** Challenge **
Lay out the stretch from the line containing "Considering the objects" through the end of the rows as a Markdown table with the columns Number and Line, giving each line a running number and leaving out blank lines.

** Input for this task **
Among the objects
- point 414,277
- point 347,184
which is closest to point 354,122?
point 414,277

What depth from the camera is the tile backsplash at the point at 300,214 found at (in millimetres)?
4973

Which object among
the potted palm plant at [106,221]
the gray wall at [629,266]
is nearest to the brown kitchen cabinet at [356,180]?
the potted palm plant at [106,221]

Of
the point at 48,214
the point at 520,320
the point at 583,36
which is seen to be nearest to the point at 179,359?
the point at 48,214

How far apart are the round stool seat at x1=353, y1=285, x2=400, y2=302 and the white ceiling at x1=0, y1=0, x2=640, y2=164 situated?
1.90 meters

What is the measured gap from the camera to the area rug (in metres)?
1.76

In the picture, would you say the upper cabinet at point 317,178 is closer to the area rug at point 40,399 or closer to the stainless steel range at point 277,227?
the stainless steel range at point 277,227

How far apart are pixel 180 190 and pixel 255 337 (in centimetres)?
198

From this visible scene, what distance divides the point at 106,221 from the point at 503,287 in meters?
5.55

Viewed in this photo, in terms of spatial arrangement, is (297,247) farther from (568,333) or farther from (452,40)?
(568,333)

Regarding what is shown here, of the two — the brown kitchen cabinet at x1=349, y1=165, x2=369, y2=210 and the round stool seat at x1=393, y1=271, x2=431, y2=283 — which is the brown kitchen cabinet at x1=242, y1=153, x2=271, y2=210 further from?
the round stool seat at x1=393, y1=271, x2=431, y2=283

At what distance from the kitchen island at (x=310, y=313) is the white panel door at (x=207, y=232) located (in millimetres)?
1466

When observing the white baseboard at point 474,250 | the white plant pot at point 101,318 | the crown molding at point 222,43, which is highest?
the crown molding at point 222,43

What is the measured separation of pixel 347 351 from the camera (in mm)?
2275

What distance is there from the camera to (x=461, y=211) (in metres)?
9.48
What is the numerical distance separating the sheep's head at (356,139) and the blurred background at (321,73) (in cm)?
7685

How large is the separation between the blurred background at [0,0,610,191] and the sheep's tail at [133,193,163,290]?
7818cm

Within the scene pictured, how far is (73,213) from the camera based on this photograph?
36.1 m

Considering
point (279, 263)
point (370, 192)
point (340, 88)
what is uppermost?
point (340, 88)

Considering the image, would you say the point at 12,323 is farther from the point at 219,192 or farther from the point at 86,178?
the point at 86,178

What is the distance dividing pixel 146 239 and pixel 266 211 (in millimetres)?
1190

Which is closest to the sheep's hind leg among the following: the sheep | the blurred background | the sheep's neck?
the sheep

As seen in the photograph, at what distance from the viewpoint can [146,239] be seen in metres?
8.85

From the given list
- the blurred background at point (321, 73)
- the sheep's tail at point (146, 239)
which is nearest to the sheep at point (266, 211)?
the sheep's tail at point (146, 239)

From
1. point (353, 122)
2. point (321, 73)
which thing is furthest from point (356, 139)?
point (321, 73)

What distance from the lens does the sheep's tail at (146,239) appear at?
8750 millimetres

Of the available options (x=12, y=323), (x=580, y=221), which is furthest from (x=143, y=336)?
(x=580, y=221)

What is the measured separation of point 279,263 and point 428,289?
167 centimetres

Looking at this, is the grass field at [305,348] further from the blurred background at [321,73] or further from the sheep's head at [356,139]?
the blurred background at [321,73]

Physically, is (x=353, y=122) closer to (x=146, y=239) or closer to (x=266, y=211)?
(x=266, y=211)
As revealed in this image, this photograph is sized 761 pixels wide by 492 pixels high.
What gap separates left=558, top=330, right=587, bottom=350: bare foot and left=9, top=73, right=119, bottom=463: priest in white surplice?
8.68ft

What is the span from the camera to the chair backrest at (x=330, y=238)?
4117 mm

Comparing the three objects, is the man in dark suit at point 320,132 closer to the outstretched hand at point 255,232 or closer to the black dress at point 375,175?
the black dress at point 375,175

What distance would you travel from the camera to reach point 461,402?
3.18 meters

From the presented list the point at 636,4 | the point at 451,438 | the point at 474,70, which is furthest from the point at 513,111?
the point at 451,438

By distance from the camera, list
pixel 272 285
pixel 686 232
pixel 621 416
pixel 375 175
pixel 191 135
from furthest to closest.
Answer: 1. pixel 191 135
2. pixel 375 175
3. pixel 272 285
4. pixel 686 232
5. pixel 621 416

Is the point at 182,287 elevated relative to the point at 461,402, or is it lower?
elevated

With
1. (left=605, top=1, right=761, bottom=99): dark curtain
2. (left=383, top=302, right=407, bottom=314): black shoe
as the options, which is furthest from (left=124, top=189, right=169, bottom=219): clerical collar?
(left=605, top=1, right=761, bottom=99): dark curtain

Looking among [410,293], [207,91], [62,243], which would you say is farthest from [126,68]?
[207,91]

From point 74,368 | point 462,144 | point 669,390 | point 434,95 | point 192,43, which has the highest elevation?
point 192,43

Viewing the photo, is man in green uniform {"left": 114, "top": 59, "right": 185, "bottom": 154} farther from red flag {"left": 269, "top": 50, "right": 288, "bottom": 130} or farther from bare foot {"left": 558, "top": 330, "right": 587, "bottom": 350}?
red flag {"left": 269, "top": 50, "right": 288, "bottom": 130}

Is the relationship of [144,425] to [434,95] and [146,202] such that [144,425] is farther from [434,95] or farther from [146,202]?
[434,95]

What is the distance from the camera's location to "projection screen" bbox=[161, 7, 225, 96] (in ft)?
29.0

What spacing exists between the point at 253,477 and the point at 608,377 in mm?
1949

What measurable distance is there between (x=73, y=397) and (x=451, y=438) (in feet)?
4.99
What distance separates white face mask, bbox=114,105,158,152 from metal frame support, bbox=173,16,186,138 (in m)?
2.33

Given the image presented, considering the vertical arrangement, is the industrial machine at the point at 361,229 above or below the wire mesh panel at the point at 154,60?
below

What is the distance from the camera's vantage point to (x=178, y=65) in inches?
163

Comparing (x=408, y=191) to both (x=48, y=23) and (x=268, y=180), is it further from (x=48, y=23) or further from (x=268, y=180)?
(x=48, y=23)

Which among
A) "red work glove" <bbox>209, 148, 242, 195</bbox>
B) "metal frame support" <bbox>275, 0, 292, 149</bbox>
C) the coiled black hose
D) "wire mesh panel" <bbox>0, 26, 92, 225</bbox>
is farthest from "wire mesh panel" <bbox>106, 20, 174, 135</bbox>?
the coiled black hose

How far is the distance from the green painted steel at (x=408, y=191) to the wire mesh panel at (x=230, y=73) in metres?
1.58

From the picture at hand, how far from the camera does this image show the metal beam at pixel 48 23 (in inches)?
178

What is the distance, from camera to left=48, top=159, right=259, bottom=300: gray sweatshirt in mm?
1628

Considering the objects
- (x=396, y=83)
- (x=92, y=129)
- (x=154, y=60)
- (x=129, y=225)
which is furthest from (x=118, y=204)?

** Exercise result **
| Number | Line |
|---|---|
| 1 | Considering the objects |
| 2 | - (x=396, y=83) |
| 3 | - (x=92, y=129) |
| 4 | - (x=154, y=60) |
| 5 | - (x=129, y=225) |
| 6 | which is furthest from (x=118, y=204)? |